*** Opening Extract provided ***

Common Measurement Errors
The biggest source of error is inconsistent landmark placement, especially at the zygion. The widest point of the cheekbone is subtle and easy to misjudge by a few millimeters, which shifts the ratio. When multiple research assistants measured the same faces, automatic and manual measurements correlated at r = .86 to .91, meaning they mostly agreed but not perfectly. In at least one case, the difference between manual and automatic measurement changed whether a statistical finding reached significance.
To reduce error, measure each distance two or three times and average the results. If you’re measuring from photos, mark all four landmarks before drawing any lines, so you can evaluate their placement as a set rather than committing to one point at a time. Having a second person independently mark the same photo provides a useful check.
Other common pitfalls include measuring with the mouth open (which shifts the labiale superius downward), using photos where the subject is smiling (which raises the cheeks and shifts the zygion), and using selfies taken at arm’s length (which introduces the midface distortion described above).
Typical fWHR Values
A large study of over 3,400 international athletes found that men averaged an fWHR of 1.98 and women averaged 1.92. The difference is real but small, with considerable overlap between the sexes. Values varied by ethnicity: white men averaged 1.94 while white women averaged 1.89, Black men averaged 2.01 versus 1.93 for women, and East Asian men averaged 2.00 versus 1.98 for women. Asian Indian women actually averaged slightly higher than men in that sample (2.04 versus 1.99), illustrating that the sex difference isn’t universal across populations.

*** Closing Extract provided ***
*** Opening Data excerpt ***

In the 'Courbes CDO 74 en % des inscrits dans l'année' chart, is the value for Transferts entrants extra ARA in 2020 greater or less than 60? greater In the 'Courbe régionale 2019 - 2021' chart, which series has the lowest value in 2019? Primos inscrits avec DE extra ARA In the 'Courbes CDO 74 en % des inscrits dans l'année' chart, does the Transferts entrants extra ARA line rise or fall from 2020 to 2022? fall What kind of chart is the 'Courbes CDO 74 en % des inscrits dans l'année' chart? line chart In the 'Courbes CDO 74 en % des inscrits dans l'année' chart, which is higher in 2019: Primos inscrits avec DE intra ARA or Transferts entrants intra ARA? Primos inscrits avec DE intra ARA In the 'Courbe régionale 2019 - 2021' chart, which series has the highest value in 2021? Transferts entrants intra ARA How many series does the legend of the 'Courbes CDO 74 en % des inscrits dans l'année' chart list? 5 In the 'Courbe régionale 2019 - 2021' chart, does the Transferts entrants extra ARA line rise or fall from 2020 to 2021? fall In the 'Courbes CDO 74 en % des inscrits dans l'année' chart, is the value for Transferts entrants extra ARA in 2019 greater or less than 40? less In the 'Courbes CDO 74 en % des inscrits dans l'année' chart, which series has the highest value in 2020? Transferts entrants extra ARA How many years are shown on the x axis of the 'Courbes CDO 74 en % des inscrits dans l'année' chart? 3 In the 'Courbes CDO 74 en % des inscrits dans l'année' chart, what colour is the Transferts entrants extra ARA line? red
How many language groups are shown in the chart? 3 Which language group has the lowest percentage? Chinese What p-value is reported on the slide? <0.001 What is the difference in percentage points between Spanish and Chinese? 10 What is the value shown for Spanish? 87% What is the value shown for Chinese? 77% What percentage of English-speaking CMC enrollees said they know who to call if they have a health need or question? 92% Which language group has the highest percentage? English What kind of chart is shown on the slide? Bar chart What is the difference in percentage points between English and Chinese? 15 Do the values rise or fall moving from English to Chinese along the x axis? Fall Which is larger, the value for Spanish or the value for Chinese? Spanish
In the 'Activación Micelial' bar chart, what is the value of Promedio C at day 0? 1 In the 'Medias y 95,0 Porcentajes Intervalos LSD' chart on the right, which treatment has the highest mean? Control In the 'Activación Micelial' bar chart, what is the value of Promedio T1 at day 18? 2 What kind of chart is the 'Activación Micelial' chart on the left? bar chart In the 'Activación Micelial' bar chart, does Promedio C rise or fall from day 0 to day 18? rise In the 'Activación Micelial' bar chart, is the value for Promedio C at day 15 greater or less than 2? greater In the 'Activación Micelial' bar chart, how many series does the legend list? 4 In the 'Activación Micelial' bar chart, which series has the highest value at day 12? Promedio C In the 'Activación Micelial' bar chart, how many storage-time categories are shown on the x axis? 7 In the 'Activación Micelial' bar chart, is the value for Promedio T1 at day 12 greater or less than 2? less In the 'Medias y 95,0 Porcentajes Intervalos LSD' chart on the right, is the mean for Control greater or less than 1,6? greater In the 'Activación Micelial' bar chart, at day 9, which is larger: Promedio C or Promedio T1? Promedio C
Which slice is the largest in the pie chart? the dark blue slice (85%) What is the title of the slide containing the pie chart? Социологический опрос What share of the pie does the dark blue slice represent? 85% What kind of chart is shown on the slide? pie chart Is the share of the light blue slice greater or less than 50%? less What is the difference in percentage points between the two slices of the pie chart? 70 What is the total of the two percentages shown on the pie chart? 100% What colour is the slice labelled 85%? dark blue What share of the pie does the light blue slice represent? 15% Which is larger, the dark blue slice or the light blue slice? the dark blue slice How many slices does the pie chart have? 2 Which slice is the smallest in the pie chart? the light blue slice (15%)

*** Closing Data excerpt ***

■ **Exercises**:
(a) Can you reproduce the face-measurement passage word for word, starting at "Common Measurement Errors" and ending at "finding reached significance."?
(b) Could you carry on the passage about facial width-to-height ratio, picking up right after its final sentence?

■ **Answers given**:
(a)
Common Measurement Errors
The biggest source of error is inconsistent landmark placement, especially at the zygion. The widest point of the cheekbone is subtle and easy to misjudge by a few millimeters, which shifts the ratio. When multiple research assistants measured the same faces, automatic and manual measurements correlated at r = .86 to .91, meaning they mostly agreed but not perfectly. In at least one case, the difference between manual and automatic measurement changed whether a statistical finding reached significance.

(b)
These numbers come from athletes, so they may skew slightly compared to the general population. But they give you a useful reference range: most people fall between roughly 1.75 and 2.20, with values near 1.95 being typical.
What fWHR Actually Tells You
fWHR gained attention in psychology research as a potential signal of dominance and aggression. A 2015 meta-analysis found that people with wider faces relative to their height were judged as more threatening (a moderately strong association) and more dominant. The ratio also predicted actual aggressive and dominant behavior in men, though these effects were small. It correlates moderately with body mass index, meaning heavier individuals tend to have wider-looking faces partly due to soft tissue rather than bone structure alone.
The sex difference in fWHR is statistically significant but modest. The ratio is better understood as one of many facial cues that contribute to social perception rather than as a reliable predictor of any individual’s personality or behavior. Its primary use remains in academic research on face perception, anthropometry, and evolutionary psychology.